It’s campaign season, which means political signs are sprouting in yards and other places all over the city.

The political yard sign ordinance seems pretty simple. The yard sign must be on private property, placed with the owners permission, and can’t be more than 6 square feet. It also can’t be lit, can’t be wind blown, portable, painted on a vehicle in view of the public right-of-way, or attached to trees or rocks. You can’t have two or more signs with the same message, and you can’t cause a sight obstruction by the sign placement.

But what isn’t simple is that signs cannot legally be placed in the public right-of-way and the right-of-way varies from street to street and from lot to lot. The only way to know for sure where the right-of-way is on a piece of property is to have a map that includes the right-of-way lines.

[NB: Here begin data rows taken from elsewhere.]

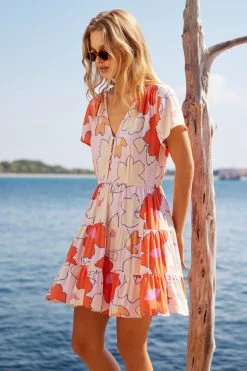 S21B Frankie Mini Dress In Pink Camellia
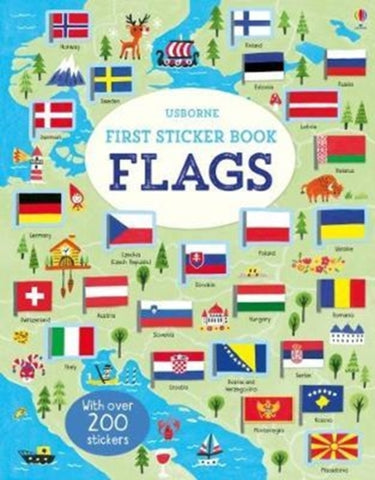 First Sticker Book: Flags by Holly Bathie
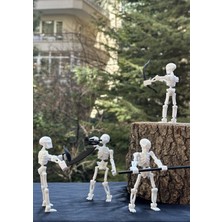 Moifugyia Iskelet Asker Aksiyon Figürü 9cm 4'lü ve Aksesuar Paketi Seti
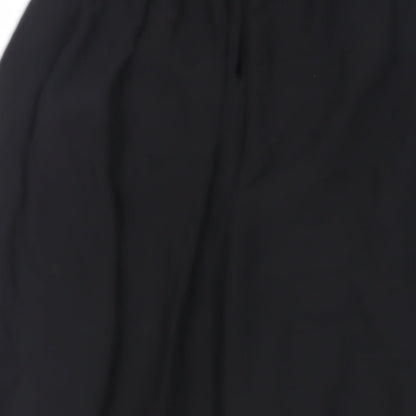 Zara Womens Black Polyester Mini Size S Round Neck Button - Layered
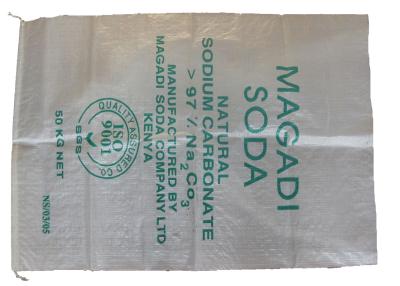 China 50Kg Biodegradable Plastic Fertilizer Bags / Polypropylene Soil Packaging Bags for sale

The area between a sidewalk and the street is definitely right-of-way and generally you can determine the right-of-way by utility poles. Between the utility pole and the street is right-of-way, and the other side is not. But if there aren’t utility poles your guess is actually as good as the sign enforcement folks, unless they have a map where the right-of-way is marked.

So all those signs you see on medians, in parks, traffic islands and on a corner as close to the curb as possible are illegally placed signs. What happens on many busy corners is that one sign gets put up, either with or without the property owner’s permission, and then the signs sprout up like weeds.

Some candidate always accuses their opponent of stealing their signs and sometimes it does happen. What happens far more frequently is that the person putting the signs out gets the address wrong, or ends up with a bunch of extra signs that they decide just to stick out somewhere. In some cases the city will actually have crews remove signs from where they think the right-of-way is.

The good news is that seven days after the election, which in this case would be March 10, all the signs are supposed to be removed and the bad news is that, according to GSOCollects, political yard signs are not recyclable.